- _Reading text_:
----

1) The era of more personal computing
2) Reinventing the process of how we work
3) Building intelligence the intelligent backend for these applications

Creating more personal computing.  What matters most is the mobility of experience. Human interaction should be natural. They are investing in mouse, keyboard, hologram, ink and touch.

We will see Surface Hub and HoloLens, samples of new types of devices that will change how we work. Innovation of silicon hardware and software together enables this. The most profound change is the new generation of Windows, Windows 10 delivered as a service.

Announcing a new capability in Windows 10. Windows Update today has great reach in consumer world. A new business capability will drive improvement for business users. Details not shared.

He wants to reinvent productivity and business process. New tools like Cortana (5 countries only), Sway, Delve, PowerBI and sales productivity (CRM online). Microsoft is building a control plane to enforce compliance.

Announcing Office 2016 public preview. Skype for Business Broadcasting. Office Delve organizational something.

----

- _Requirement_: From the Microsoft keynote notes, pull out the passage starting at "He wants to" and ending at "Delve organizational something.", word for word. The lines that follow have nothing to do with the Microsoft keynote notes.

- _Available data_:

----

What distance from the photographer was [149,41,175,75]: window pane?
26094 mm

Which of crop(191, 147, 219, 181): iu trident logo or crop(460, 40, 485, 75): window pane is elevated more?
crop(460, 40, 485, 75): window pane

----

- _Complete response_:
He wants to reinvent productivity and business process. New tools like Cortana (5 countries only), Sway, Delve, PowerBI and sales productivity (CRM online). Microsoft is building a control plane to enforce compliance.

Announcing Office 2016 public preview. Skype for Business Broadcasting. Office Delve organizational something.